▸ Qué hacer:
(1) En el texto sobre los paseos de Oviedo, ¿qué construcción civil se mantuvo en pie tras el incendio de 1521?
(2) Traduce al inglés esta oración del texto sobre los paseos de Oviedo: «Otro paseo de moda en la segunda mitad del XIX fue, una vez cedida la huerta del convento al Municipio en 1843, el de Santa Clara.»
(3) Convierte en una lista breve el párrafo del texto sobre los paseos de Oviedo que empieza «Años más tarde, no cambiaron las modas». Conserva sus datos principales.

▸ Texto de origen:
┏━━

Años más tarde, no cambiaron las modas pero sí el lugar por el que caminaban los ovetenses. Nace la rúa de los Tenderos, Cambiadores, Mayor o Tiendas; de todas estas maneras fue conocida la presente calle de la Rúa, que presta nombre a esta noble familia, de la que se conserva el palacio y pasa por ser la única construcción civil que se mantuvo en pie tras el pavoroso incendio de 1521. Cuenta Tirso de Avilés en el libro "Armas y linajes de Asturias y antigüedades del Principado": "Los de la Rúa de la Ciudad de Oviedo son gente muy principal y tiénense por muy naturales de la dicha Ciudad, y tomaron este apellido por que se dice y asegura, que algunos hombres principales y otros caballeros de dicha Ciudad se iban a 'ruar' y contratar a la casa del Portal (hoy ocupada por el Museo de Bellas Artes), que era una casa muy grande y principal de las de aquel tiempo, tras la iglesia de San Tirso; y porque estos caballeros hidalgos frecuentaban muchas veces la calle de la dicha casa fueron llamados los de la Rúa". "Ruar" significa que aquellas personas ya paseaban por la calle de la Rúa. Pues, recordando que aún a finales del siglo XVIII la población ovetense no superaba los 7.000 habitantes, y todavía le faltaba una centuria para convertirse en Vetusta, podemos hablar de una culta sociedad a la que le gustaban los buenos modales, el lujo y la galantería, a imagen y semejanza de la corte madrileña.

De acuerdo que no es el de las Delicias, tampoco el del Prado, pero a la burguesía no le hizo falta más que el derribo de la huerta de Camposagrado, que transformó en bello jardín la plazuela de la Fortaleza, para trasladar el paseo nocturno a una zona noble, al amparo de venerables muros palaciegos y a la sombra de la torre catedralicia. Si bien no todo era felicidad. Los bancos en que se sentaban las mamás con hijas en edad de merecer no estaban en óptimas condiciones y, lo peor, era la gran polvareda que, a causa del gentío que allí se reunía, mancillaba elegantes vestidos de cola, relucientes botines y sombreros de copa. Otro paseo de moda en la segunda mitad del XIX fue, una vez cedida la huerta del convento al Municipio en 1843, el de Santa Clara. Curioso nombre para uno más, señalado por Jovellanos: "Entre estos paseos se distingue el llamado del Chamberí, obra del celoso magistrado Isidoro Gil de Jaz, el más cómodo, el más extendido, el más adornado y frondoso de la Ciudad.

Los árboles que le guarnecen de diferentes especies y tamaños, y las huertas, sotos y prados que se ven a uno y otro lado, le hacen singularmente delicioso". Transcurría por delante del Hospicio y se dirigía a la Silla del Rey, denominado de esta manera por el canapé de piedra que allí se localizaba. Madoz dice de él que por el centro del Campo San Francisco se llega a la carretera de Chamberí, la que conduce a los baños termales de Priorio y a la Fábrica de Armas de Trubia.

┗━━

▸ Datos mostrados:
┏━━

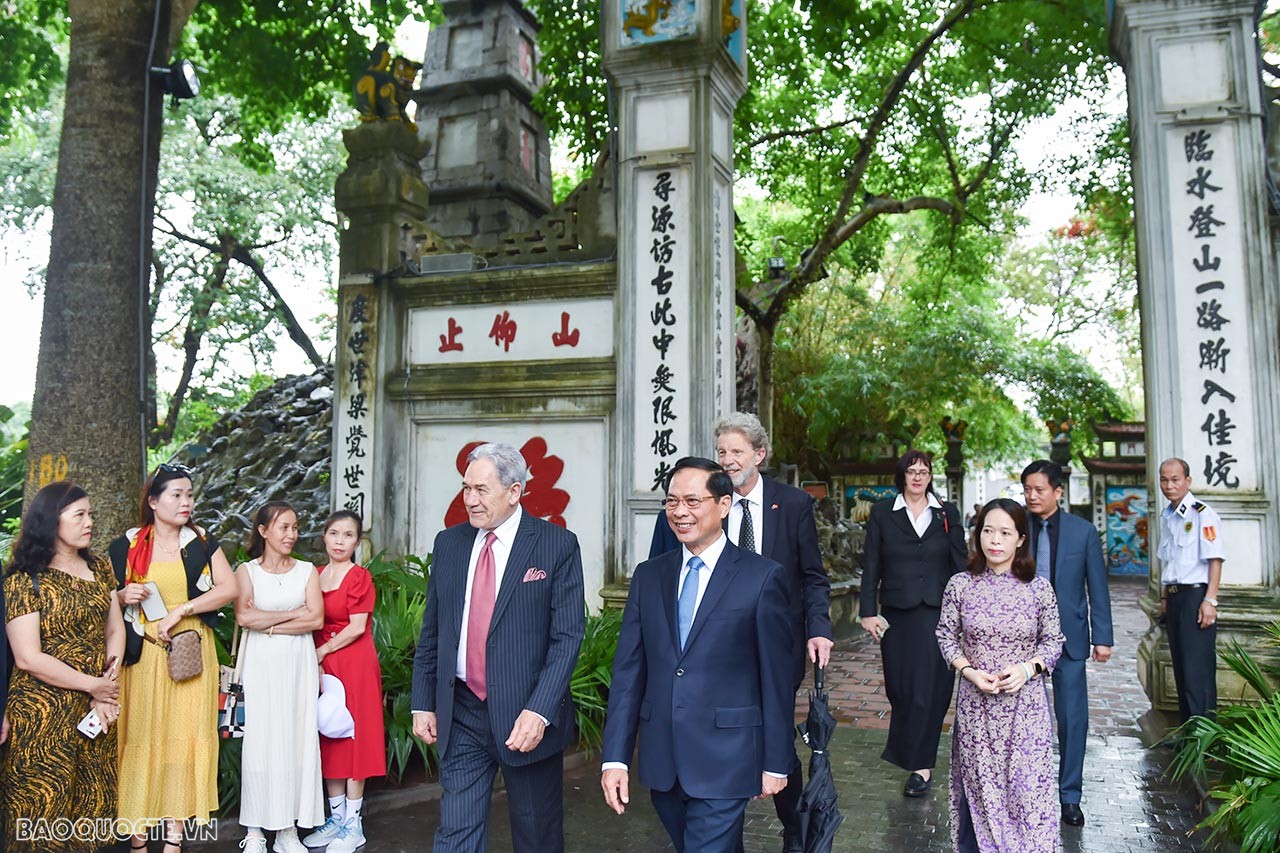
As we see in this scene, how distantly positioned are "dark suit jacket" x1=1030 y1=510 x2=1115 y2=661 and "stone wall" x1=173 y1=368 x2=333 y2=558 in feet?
26.0

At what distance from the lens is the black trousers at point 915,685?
5309 mm

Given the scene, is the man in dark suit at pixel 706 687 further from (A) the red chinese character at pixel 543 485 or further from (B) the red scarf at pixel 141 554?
(A) the red chinese character at pixel 543 485

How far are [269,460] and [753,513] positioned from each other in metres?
11.3

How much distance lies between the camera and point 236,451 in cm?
1477

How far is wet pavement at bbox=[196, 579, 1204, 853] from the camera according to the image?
458cm

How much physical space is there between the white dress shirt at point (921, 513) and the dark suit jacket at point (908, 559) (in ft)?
0.05

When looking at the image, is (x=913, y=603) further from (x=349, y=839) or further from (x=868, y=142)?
(x=868, y=142)

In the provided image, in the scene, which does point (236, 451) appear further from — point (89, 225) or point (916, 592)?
point (916, 592)

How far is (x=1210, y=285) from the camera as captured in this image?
6410 millimetres

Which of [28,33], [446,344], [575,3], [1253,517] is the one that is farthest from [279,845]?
[575,3]

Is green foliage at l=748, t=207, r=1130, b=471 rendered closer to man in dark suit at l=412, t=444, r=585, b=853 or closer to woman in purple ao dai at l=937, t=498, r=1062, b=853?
woman in purple ao dai at l=937, t=498, r=1062, b=853

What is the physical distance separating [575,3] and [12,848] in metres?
11.1

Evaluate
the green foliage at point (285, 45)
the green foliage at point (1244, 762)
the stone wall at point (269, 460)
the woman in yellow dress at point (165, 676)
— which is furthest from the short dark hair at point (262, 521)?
the green foliage at point (285, 45)

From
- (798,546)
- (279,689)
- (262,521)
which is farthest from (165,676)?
(798,546)
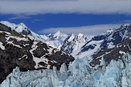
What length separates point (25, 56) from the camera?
144875 millimetres

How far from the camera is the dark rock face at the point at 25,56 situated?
442 feet

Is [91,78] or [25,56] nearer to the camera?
[91,78]

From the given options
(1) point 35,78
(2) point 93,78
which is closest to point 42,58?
(1) point 35,78

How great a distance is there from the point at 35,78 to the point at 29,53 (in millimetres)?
84334

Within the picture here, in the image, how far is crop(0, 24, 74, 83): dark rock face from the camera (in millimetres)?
134625

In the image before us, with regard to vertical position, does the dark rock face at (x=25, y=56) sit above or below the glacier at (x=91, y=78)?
above

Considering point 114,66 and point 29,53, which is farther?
point 29,53

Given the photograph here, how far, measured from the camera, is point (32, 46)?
16688 cm

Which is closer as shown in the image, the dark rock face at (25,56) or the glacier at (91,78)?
the glacier at (91,78)

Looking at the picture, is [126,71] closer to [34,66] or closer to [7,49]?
Result: [34,66]

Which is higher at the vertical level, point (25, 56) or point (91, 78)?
point (25, 56)

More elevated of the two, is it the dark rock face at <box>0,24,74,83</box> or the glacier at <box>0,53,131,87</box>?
the dark rock face at <box>0,24,74,83</box>

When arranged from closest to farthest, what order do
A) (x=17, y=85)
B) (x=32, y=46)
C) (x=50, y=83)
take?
1. (x=50, y=83)
2. (x=17, y=85)
3. (x=32, y=46)

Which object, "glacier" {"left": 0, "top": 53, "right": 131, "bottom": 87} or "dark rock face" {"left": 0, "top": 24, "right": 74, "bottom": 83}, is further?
"dark rock face" {"left": 0, "top": 24, "right": 74, "bottom": 83}
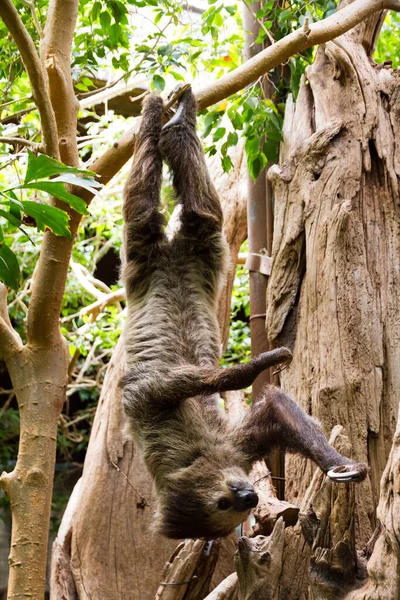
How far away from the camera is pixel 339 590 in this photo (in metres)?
2.95

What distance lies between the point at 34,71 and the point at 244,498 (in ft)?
7.19

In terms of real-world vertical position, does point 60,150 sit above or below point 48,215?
above

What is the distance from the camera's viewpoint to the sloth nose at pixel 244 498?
10.7 feet

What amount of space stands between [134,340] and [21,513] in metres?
1.07

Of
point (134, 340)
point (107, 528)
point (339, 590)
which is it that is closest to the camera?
point (339, 590)

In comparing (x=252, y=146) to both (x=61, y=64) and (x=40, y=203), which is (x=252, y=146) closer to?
(x=61, y=64)

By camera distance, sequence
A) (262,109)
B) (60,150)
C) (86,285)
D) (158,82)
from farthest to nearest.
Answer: (86,285) < (262,109) < (158,82) < (60,150)

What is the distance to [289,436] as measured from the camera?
342cm

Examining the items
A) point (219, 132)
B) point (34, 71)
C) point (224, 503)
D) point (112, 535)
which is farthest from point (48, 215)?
point (112, 535)

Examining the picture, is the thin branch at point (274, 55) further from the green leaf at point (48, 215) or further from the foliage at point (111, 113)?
the green leaf at point (48, 215)

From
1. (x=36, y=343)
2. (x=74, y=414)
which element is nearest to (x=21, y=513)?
(x=36, y=343)

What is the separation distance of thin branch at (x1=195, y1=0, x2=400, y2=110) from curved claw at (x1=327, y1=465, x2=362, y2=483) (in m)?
1.91

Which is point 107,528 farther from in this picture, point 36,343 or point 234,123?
point 234,123

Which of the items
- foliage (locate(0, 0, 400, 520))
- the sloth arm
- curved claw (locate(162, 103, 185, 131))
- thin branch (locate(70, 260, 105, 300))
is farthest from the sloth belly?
thin branch (locate(70, 260, 105, 300))
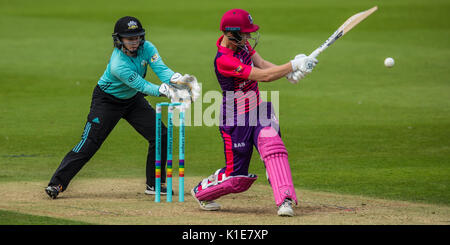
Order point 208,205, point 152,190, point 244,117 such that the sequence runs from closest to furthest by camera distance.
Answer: point 244,117
point 208,205
point 152,190

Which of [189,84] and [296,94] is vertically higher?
[296,94]

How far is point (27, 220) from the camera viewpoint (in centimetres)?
663

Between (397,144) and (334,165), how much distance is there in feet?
5.51

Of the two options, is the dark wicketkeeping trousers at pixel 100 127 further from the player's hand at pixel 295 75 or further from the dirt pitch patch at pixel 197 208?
the player's hand at pixel 295 75

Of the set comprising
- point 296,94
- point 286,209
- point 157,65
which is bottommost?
point 286,209

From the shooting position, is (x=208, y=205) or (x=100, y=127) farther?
(x=100, y=127)

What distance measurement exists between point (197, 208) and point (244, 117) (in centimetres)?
102

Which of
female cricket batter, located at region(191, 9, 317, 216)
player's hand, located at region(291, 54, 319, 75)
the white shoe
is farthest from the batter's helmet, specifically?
the white shoe

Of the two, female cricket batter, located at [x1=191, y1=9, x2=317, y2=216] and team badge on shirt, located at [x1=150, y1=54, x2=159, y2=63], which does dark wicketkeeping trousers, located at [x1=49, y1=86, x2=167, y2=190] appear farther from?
female cricket batter, located at [x1=191, y1=9, x2=317, y2=216]

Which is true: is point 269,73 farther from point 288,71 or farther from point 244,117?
point 244,117

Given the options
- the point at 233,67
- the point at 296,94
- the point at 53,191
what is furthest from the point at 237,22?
the point at 296,94

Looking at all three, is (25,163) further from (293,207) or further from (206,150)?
(293,207)

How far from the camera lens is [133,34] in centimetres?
778

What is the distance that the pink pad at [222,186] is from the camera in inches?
285
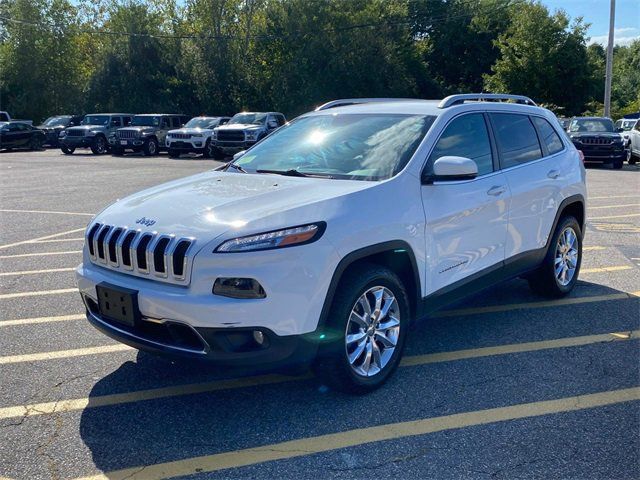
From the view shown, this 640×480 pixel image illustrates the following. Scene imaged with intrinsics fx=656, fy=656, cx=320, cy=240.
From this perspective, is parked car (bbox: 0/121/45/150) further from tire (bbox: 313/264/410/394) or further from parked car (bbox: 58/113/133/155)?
tire (bbox: 313/264/410/394)

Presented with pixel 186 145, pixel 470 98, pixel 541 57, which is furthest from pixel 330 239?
pixel 541 57

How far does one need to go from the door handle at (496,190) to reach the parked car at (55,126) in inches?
1263

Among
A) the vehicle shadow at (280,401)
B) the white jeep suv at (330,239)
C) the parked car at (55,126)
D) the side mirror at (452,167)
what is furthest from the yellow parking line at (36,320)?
the parked car at (55,126)

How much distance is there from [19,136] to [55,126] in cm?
281

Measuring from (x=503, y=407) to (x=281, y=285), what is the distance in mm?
1532

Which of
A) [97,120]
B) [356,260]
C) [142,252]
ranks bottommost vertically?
[356,260]

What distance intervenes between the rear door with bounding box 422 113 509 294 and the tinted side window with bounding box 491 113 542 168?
0.55 feet

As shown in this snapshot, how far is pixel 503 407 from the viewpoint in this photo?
3832 mm

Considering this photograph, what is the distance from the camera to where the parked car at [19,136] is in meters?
31.4

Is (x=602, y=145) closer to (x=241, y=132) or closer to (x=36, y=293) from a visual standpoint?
(x=241, y=132)

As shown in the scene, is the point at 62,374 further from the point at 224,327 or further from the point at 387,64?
the point at 387,64

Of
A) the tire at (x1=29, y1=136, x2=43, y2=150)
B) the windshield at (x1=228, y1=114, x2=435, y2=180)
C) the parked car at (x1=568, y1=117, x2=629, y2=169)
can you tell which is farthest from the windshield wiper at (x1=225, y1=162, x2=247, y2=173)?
the tire at (x1=29, y1=136, x2=43, y2=150)

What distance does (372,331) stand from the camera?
3986mm

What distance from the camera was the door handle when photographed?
486cm
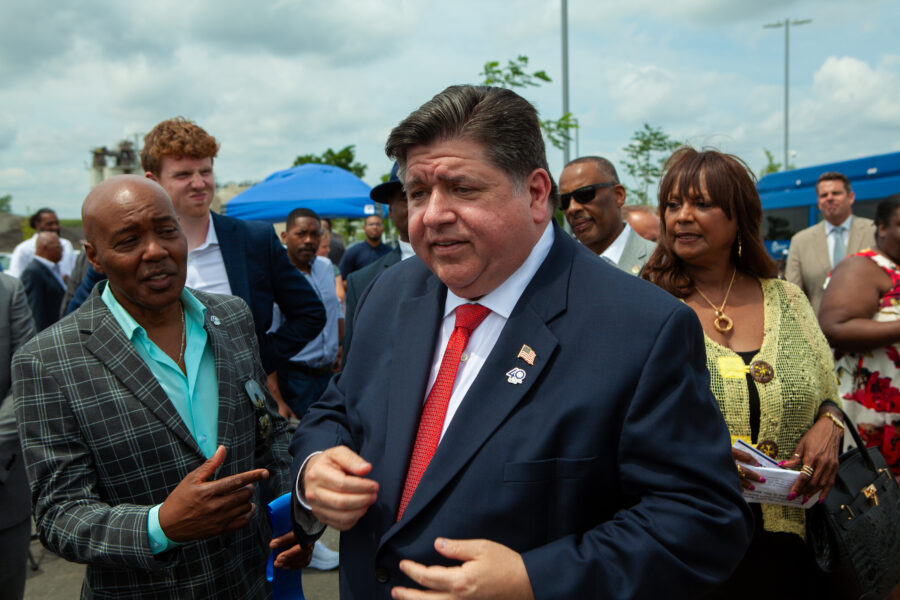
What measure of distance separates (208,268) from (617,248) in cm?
267

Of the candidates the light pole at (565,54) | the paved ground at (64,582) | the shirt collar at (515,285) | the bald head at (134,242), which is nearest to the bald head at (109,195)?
the bald head at (134,242)

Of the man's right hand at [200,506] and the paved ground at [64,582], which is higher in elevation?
the man's right hand at [200,506]

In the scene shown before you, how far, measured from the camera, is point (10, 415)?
2393mm

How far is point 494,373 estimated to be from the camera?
4.78 feet

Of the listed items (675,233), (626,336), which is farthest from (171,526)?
(675,233)

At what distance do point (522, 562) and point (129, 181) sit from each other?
1664mm

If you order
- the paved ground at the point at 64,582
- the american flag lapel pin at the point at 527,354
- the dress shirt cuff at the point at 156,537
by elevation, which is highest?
the american flag lapel pin at the point at 527,354

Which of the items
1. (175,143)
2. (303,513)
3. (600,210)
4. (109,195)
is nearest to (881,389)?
(600,210)

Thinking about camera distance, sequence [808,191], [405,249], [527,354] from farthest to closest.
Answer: [808,191], [405,249], [527,354]

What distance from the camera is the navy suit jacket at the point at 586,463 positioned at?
4.25 ft

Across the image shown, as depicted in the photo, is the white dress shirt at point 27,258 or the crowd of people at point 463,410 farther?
the white dress shirt at point 27,258

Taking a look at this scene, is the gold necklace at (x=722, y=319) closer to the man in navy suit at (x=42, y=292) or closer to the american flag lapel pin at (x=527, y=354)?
the american flag lapel pin at (x=527, y=354)

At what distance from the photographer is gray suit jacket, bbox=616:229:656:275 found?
13.5 ft

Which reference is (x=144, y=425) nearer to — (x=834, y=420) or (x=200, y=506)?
(x=200, y=506)
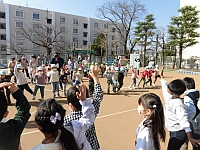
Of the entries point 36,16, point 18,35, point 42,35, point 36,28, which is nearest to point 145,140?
point 42,35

┗━━

▸ Las respuestas:
(1) El palacio de la familia de la Rúa.

(2) Another fashionable promenade in the second half of the 19th century, once the convent's orchard had been ceded to the Municipality in 1843, was that of Santa Clara.

(3)
- La actual calle de la Rúa también se conoció como rúa de los Tenderos, Cambiadores, Mayor o Tiendas.
- La calle da nombre a la familia de la Rúa. Su palacio se conserva y pasa por ser la única construcción civil que quedó en pie tras el incendio de 1521.
- Tirso de Avilés explica el origen del apellido en "Armas y linajes de Asturias y antigüedades del Principado". Según él, viene de los caballeros que iban a "ruar" y contratar a la casa del Portal, tras la iglesia de San Tirso. Hoy esa casa la ocupa el Museo de Bellas Artes.
- "Ruar" significa que esas personas ya paseaban por la calle de la Rúa.
- A finales del siglo XVIII, Oviedo no superaba los 7.000 habitantes. Aun así, tenía una sociedad culta, amante de los buenos modales, el lujo y la galantería, a imagen de la corte madrileña.